17.jan.2011 - Por em Empreendedorismo

Para qualquer empreendedor é imprescindível realizar o benchmark do seu setor de atuação, esse diagnóstico lhe dará subsídios para uma caminhada mais assertiva no mercado. Acreditando nessa máxima, inicio uma reflexão sobre a jóia da coroa do universo digital, o Facebook. Uma mídia social generalista que está chamando atenção não só por possuir mais de 500 milhões de usuários, mas por aplicar a estratégia da inovação, estabelecendo um forte diferencial competitivo ao seu negócio.

Resolvi abordar o tema da minha dissertação: o modelo de negócio do Facebook. Uma pesquisa exploratória partindo de um caso de estudo que analisa um caso particular, e a partir dele seja possível aferir implicações no todo. Ou seja, os demais sites de redes sociais podem se enquadrar no modelo sugerido.

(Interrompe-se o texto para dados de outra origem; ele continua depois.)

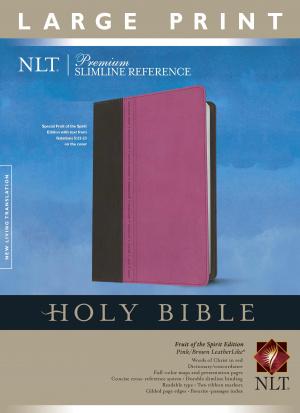 Premium Slimline Reference Bible NLT, Large Print TuTone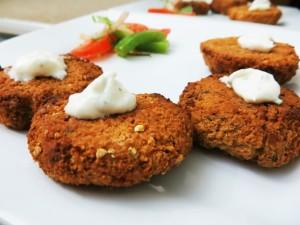 falafel-kebab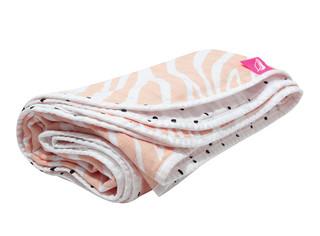 Mušelínová deka Motherhood - růžová zebra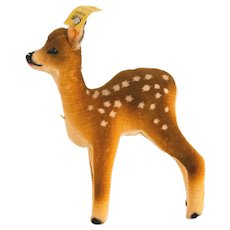 "STEIFF FAWN 1958; Small Size 5-1/4"" Tall-1958; 6412,0 Partially Hand Made"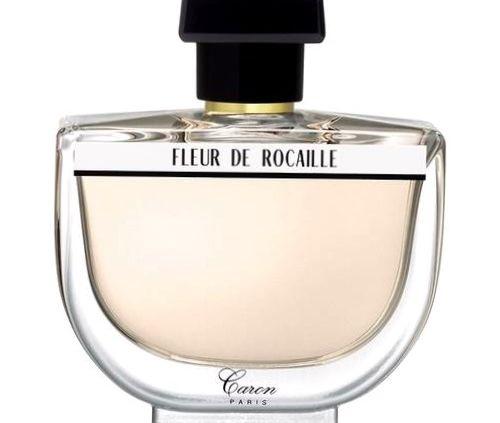 fleur de rocaille parfum caron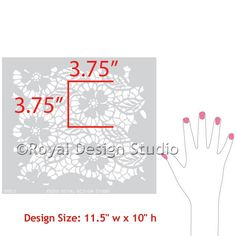 Large Allover Lace Stencil Fleur de Lace Hand Image - Royal Design Studio Stencils
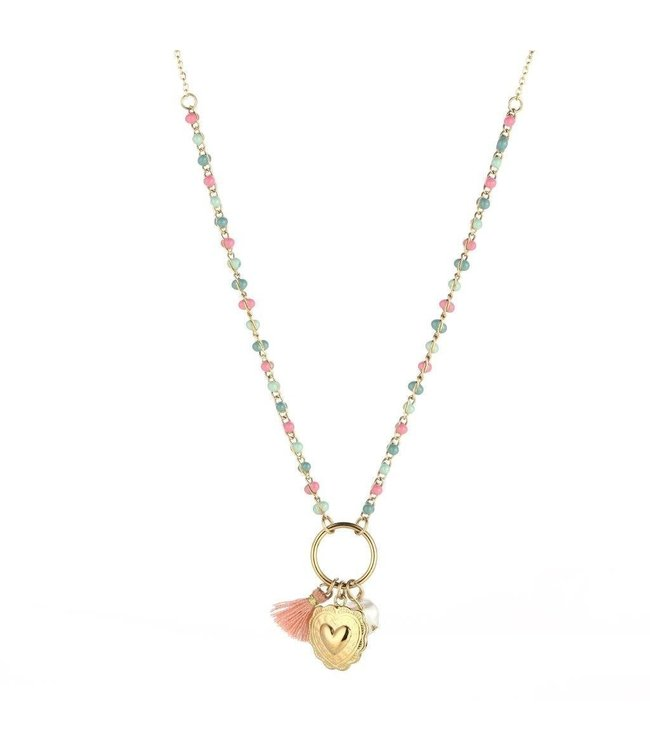 Beads Heart Necklace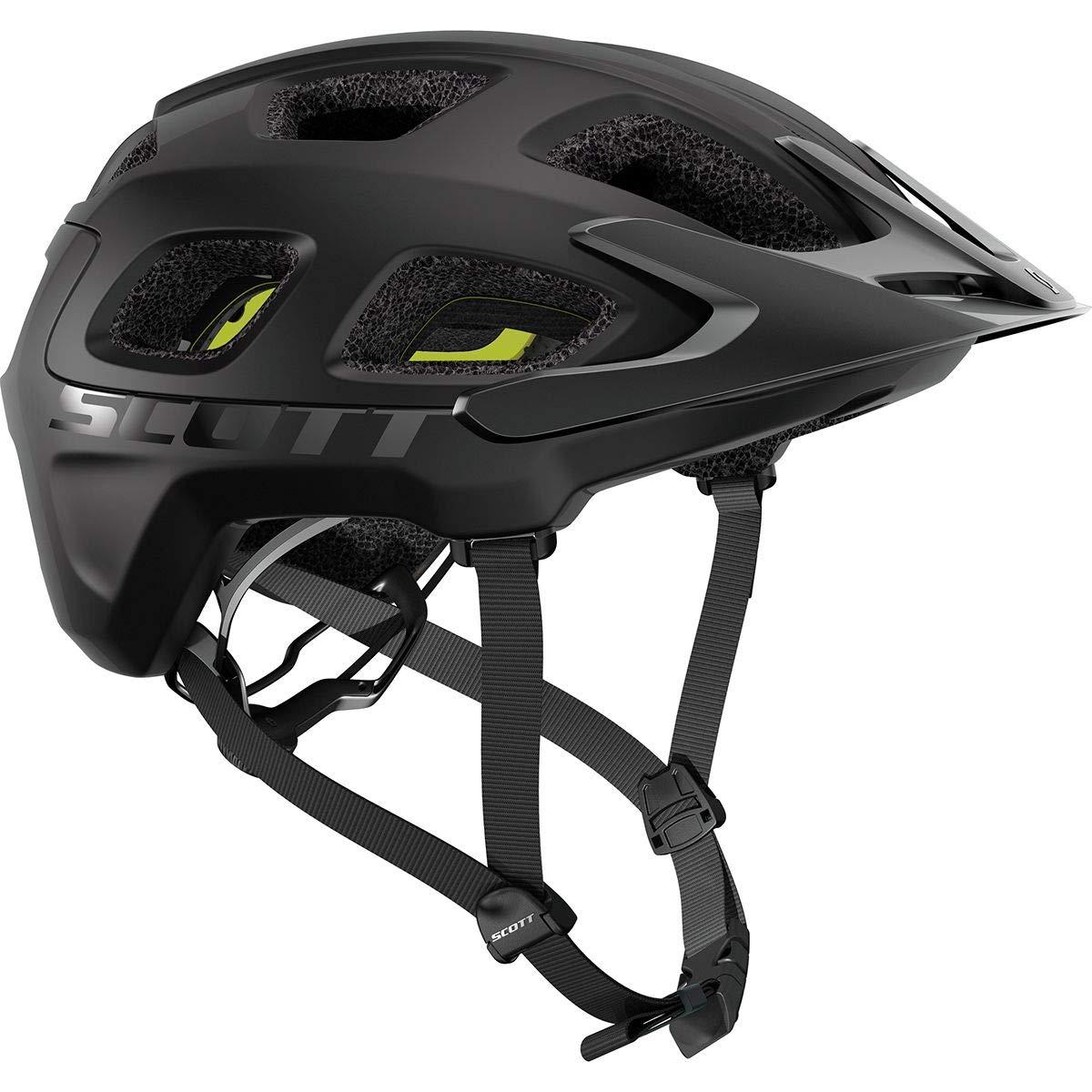Scott Vivo Plusヘルメットブラック、M   B076MMN2G3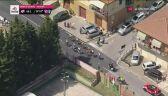 Ktoś zwinął szosę, czyli szuter na 11. etapie Giro
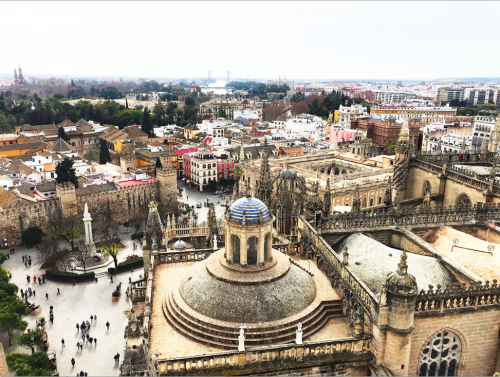 Image overlooking Seville, Spain.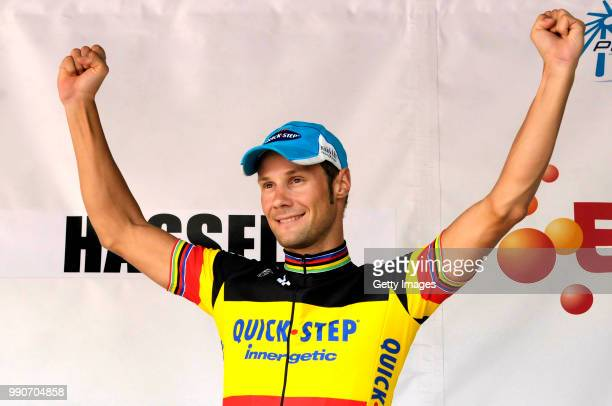 Eneco Tour 2009 Stage 3 Podium Boonen Tom Celebration Joie Vreugde Niel Hasselt /Rit Etape Tim De Waele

Para facilitar o entendimento, é necessário ressaltar o conceito de modelo de negócio que considero ao realizar a análise. Por isso, referencio a Ethiraj, Guler & Singh (2000:19) que conceitua um modelo de negócio como:

“Uma configuração única de elementos que abrange as metas, estratégias, processos, tecnologias e estrutura da organização, concebidos para criar valor para os clientes, e, portanto, competir exitosamente em um mercado particular”.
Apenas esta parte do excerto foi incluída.